> _Raw data_:
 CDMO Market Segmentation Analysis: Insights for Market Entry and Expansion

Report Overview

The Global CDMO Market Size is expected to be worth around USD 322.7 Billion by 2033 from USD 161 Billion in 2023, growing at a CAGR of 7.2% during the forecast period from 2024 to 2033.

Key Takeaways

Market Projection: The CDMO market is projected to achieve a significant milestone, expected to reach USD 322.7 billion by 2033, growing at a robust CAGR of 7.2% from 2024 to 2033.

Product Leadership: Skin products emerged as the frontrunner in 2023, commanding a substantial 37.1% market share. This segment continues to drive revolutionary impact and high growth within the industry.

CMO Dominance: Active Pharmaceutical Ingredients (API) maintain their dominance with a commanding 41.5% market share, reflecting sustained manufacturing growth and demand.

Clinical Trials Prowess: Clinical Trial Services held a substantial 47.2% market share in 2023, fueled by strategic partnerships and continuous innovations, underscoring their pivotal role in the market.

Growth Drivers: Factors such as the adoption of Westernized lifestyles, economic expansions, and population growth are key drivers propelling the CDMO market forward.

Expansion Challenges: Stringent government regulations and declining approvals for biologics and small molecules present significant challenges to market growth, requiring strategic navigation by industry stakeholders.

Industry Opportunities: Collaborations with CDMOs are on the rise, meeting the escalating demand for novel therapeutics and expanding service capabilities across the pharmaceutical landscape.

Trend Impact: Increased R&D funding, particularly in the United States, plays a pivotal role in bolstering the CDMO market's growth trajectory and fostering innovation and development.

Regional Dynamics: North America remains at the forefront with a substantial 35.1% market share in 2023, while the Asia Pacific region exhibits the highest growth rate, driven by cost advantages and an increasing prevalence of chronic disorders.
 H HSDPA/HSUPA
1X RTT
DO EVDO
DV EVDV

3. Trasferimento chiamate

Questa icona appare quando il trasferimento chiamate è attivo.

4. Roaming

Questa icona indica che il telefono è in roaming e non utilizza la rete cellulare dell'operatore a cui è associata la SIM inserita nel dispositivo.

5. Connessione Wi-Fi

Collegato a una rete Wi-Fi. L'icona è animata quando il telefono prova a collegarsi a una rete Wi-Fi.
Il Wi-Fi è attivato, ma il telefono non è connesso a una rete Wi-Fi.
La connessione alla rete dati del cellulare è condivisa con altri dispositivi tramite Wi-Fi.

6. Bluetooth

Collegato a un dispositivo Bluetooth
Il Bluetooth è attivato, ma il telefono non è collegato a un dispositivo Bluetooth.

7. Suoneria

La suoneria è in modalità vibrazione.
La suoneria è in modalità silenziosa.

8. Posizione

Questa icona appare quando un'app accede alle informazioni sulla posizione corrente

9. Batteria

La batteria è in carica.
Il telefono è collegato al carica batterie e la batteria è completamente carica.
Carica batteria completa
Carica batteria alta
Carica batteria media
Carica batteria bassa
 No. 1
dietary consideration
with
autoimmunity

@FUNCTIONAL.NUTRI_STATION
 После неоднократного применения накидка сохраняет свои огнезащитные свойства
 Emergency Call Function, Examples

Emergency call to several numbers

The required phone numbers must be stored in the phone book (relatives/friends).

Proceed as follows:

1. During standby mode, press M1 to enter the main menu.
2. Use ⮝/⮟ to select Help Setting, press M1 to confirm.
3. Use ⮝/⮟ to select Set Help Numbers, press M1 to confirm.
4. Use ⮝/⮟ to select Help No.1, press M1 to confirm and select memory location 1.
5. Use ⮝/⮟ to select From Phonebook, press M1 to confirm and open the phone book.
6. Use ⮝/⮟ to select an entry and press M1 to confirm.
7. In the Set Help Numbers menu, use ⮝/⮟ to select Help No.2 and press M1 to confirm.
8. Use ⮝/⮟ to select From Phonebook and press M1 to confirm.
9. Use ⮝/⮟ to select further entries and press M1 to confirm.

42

> _Problem description_: Once you reach the line with "Carica batteria bassa" in the data above, copy it and every line after it exactly, up to and including the line with "9. Use ⮝/⮟ to".

> _Problem solution_:
Carica batteria bassa
 No. 1
dietary consideration
with
autoimmunity

@FUNCTIONAL.NUTRI_STATION
 После неоднократного применения накидка сохраняет свои огнезащитные свойства
 Emergency Call Function, Examples

Emergency call to several numbers

The required phone numbers must be stored in the phone book (relatives/friends).

Proceed as follows:

1. During standby mode, press M1 to enter the main menu.
2. Use ⮝/⮟ to select Help Setting, press M1 to confirm.
3. Use ⮝/⮟ to select Set Help Numbers, press M1 to confirm.
4. Use ⮝/⮟ to select Help No.1, press M1 to confirm and select memory location 1.
5. Use ⮝/⮟ to select From Phonebook, press M1 to confirm and open the phone book.
6. Use ⮝/⮟ to select an entry and press M1 to confirm.
7. In the Set Help Numbers menu, use ⮝/⮟ to select Help No.2 and press M1 to confirm.
8. Use ⮝/⮟ to select From Phonebook and press M1 to confirm.
9. Use ⮝/⮟ to select further entries and press M1 to confirm.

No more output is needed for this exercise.